Define and apply Gmail user segments
Company: Google
Role: Data Scientist
Category: Analytics & Experimentation
Difficulty: hard
Interview Round: Technical Screen
##### Question
Gmail wants to create actionable user segments to drive both product improvements and marketing/lifecycle outcomes. Propose a segmentation scheme and show how it would be built, validated, used, and measured.
1. **Propose actionable segmentation axes.** Define a small set of segments as rules you can compute from logs (e.g., daily active senders, newsletter-heavy consumers, attachment-heavy users, mobile-only users, power users, workplace vs. personal domains, frequent spam reporters, lifecycle/recency stage, engagement depth, mailbox state, storage utilization, feature adoption, and security posture). For each, give a concrete, computable definition.
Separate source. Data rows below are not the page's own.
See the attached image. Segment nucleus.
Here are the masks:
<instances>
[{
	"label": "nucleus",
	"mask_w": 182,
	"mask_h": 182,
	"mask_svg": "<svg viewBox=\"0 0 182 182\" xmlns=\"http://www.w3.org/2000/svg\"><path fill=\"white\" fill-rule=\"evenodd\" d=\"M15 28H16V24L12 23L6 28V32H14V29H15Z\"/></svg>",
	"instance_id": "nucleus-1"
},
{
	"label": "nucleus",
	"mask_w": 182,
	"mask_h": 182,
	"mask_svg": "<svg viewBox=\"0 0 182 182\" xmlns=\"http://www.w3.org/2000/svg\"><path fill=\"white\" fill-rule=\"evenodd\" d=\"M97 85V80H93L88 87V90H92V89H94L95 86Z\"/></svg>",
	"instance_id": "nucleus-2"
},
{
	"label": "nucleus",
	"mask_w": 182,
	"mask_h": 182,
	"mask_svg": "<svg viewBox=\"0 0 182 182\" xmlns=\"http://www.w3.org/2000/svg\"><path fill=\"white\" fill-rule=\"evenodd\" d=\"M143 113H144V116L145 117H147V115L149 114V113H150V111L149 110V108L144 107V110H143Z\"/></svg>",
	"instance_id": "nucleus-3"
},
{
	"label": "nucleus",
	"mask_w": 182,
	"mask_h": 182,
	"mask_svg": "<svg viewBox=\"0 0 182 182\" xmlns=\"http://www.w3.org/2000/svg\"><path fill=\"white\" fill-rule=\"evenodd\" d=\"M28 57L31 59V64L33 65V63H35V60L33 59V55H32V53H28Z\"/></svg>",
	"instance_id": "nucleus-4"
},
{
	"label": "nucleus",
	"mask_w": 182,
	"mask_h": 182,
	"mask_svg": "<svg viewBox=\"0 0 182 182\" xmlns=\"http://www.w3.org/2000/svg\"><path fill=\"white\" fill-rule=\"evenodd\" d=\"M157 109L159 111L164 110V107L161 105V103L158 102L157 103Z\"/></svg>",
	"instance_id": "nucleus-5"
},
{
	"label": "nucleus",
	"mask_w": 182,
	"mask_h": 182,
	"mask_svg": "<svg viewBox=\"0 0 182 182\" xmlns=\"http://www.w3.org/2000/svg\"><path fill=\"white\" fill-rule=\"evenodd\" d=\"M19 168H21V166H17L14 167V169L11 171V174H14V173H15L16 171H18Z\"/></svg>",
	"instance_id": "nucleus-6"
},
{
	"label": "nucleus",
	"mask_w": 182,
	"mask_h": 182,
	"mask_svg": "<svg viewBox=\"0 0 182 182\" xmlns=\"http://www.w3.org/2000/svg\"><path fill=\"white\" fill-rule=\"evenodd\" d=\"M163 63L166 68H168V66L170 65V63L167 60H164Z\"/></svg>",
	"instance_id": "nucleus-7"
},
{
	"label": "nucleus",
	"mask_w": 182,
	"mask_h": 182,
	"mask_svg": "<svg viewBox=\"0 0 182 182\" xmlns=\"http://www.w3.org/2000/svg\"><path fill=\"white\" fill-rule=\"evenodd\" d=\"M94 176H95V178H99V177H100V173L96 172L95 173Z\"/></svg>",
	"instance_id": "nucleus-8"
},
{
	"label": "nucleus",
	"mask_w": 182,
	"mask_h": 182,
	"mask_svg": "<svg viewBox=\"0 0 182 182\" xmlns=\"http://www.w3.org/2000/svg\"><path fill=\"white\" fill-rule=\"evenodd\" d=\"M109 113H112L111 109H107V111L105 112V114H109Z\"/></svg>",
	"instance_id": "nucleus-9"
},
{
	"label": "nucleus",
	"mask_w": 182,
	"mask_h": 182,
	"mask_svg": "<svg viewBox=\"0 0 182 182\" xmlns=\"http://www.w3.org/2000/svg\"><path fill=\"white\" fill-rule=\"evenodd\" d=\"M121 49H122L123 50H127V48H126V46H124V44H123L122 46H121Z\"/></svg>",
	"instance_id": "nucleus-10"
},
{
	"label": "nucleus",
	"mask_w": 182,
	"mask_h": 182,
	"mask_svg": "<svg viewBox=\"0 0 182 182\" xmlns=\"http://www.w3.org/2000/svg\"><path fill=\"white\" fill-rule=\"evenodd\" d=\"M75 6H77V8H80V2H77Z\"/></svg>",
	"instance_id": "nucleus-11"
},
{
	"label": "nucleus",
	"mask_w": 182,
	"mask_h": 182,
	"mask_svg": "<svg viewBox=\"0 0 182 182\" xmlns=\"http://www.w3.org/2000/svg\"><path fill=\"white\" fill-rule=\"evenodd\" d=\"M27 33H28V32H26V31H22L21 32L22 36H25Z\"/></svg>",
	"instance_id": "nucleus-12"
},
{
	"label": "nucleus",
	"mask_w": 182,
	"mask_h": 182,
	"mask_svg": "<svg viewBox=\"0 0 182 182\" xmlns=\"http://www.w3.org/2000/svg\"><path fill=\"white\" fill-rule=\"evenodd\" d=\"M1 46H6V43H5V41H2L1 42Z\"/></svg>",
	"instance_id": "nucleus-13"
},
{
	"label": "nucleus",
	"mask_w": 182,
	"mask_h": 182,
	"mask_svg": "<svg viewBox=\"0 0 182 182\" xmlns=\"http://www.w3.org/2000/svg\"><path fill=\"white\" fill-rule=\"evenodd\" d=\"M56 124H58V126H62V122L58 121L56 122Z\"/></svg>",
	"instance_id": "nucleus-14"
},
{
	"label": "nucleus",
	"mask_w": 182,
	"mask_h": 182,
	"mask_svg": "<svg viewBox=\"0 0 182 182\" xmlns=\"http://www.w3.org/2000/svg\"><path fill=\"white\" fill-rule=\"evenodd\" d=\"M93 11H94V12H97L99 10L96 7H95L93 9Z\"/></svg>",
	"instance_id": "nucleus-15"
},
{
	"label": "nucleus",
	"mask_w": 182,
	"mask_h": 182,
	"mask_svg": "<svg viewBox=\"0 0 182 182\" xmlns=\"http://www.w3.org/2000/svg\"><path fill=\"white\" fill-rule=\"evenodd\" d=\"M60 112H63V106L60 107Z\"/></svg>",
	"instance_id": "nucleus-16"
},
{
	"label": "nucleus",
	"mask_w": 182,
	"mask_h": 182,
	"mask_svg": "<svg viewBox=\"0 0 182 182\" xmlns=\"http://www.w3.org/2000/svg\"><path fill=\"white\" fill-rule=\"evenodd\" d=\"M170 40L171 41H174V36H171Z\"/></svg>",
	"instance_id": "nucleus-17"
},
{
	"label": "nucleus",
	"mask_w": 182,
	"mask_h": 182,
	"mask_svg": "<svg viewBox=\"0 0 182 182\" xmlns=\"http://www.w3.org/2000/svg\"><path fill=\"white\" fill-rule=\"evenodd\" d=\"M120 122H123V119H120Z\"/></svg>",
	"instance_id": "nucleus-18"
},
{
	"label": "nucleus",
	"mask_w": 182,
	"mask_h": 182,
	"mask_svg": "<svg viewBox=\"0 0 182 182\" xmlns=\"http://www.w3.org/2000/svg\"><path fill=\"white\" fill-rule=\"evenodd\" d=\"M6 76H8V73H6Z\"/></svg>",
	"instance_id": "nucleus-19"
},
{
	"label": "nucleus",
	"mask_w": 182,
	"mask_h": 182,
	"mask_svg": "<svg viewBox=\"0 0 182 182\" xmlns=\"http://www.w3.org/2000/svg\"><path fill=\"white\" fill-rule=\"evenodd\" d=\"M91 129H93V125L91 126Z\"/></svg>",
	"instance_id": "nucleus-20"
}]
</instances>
2. **Validate stability and separability over ~8 weeks.** Show how you would confirm that segments are stable week-over-week and meaningfully distinct from one another.
3. **Choose three segments and design targeted interventions.** For each chosen segment, propose specific product and/or lifecycle-marketing interventions (e.g., Smart Compose/autocomplete tuning, faster attachment upload, bulk-unsubscribe UX, inbox cleanup, storage upsell, security checkup), with primary success metrics and guardrails.
4. **Design the experiment to measure lift vs. the global average.** Cover assignment/randomization, analysis of heterogeneous effects, and how you handle small segments via k-anonymity thresholds and differential-privacy noise to mitigate privacy and fairness risks.
5. **Connect segments to lifecycle messaging and roadmap prioritization.** Explain how the segments inform onboarding/activation/win-back messaging and how you would prioritize the resulting feature/intervention backlog.
##### Constraints
Use only behavioral metadata (sessions, sends, opens, searches, label/filter edits), device, settings, and aggregate mailbox state. Do **not** use email content, and do not infer sensitive attributes; respect opt-outs and admin policies for managed (Workspace/education) accounts.
Quick Answer: A Google data scientist analytics screen: propose actionable Gmail user segments from behavioral metadata, validate their stability and separability over eight weeks, design targeted interventions with metrics and guardrails, and run a privacy-aware experiment to measure per-segment lift. Covers segmentation axes, validation metrics, k-anonymity and differential privacy, CUPED, and RICE roadmap prioritization.